**THE PROBLEM:** Write the next part of the passage about Thunderbird's profile mail folders, picking up after its last sentence.

READING PASSAGE section start

Look in... Appdata/Roaming/Thunderbird/Profiles/profile name/ImapMail/imap mail account name folder. To see the 'projects' folder and its subfolders, you would need: A 'projects' mbox file (this allows Thunderbird to know about the 'projects.sbd' folder) A 'projects.msf' file (an index file) A 'projects.sbd' folder (this would contain the subfolders as mbox files and msf files).

All three would be required. If you have a 'projects.sbd' folder but nothing else, then you can create a new mbox file. Thunderbird must not be running. File > New > Text Document call it: projects it must be spelt exactly the same as the projects.sbd folder This will create a text document file called projects.txt Then you rename the file to remove the .txt part. You will be asked if you really want to do this and you do. This will create the projects mbox file. When you restart Thunderbird an index file will get created and you should then see the subfolders that were in the 'projects.sbd' folder.


First image shows 'smart mailboxes'. When you use 'Unified' view, this creates files in the 'smart mailboxes' folder. It faciliates the creation of virtual folders to show eg: all emails from all mail account 'Inbox' folders in one 'Inbox' virtual folder - a bit like a search result. I can see mbox files (no extension) and *.msf files (index files). There is no information regarding size, but in my experience there would not be any size because emails are not actually stored in this location.

READING PASSAGE section end
RECORDED INFORMATION section start

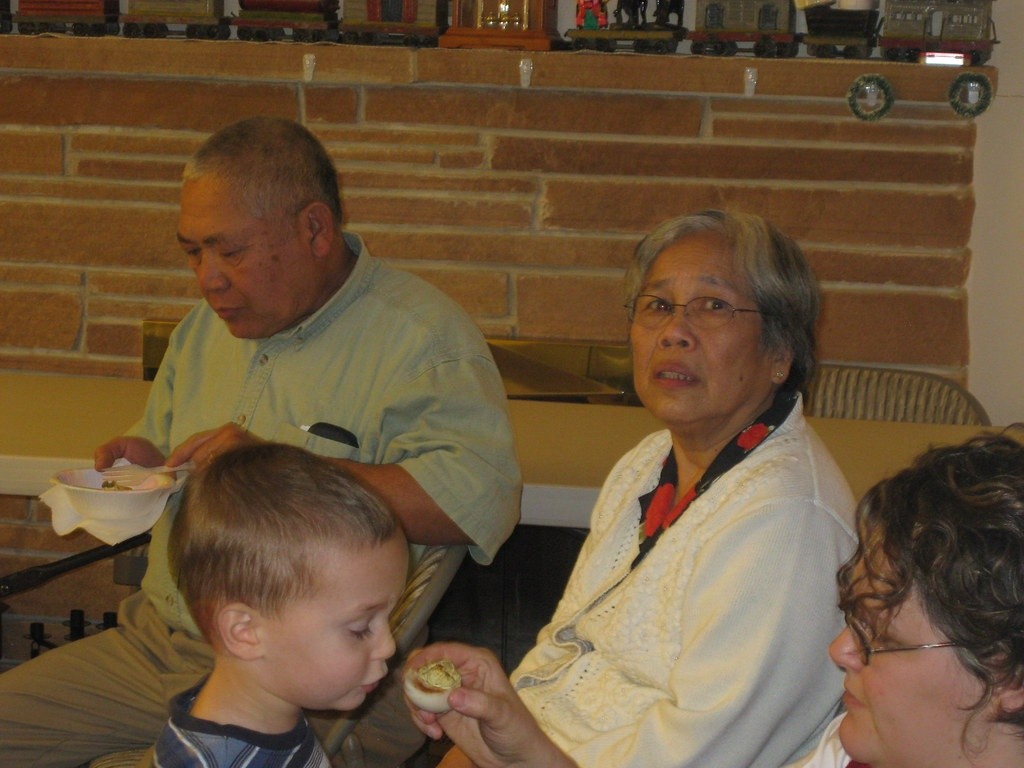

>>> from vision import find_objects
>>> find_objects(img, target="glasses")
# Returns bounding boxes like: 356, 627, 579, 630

RECORDED INFORMATION section end

**TASK RESULT:**
Second image shows contents of the default 'Local Folders' mail account. 'Unsent Messages' is the 'Outbox'.

'Drafts-info@***********.**' is an mbox file (no extension) - if it has any size then there may be draft emails stored. 'Drafts-fran@***********.**' should be an mbox file (no extension) - if it has any size then there may be draft emails stored. However, the 'Drafts-fran' one looks like you have tried to open it using an unknown program as it has the wrong icon for that file. You can open mbox files using a simple text editor program like 'Notepad++'. It would seem you created these folders.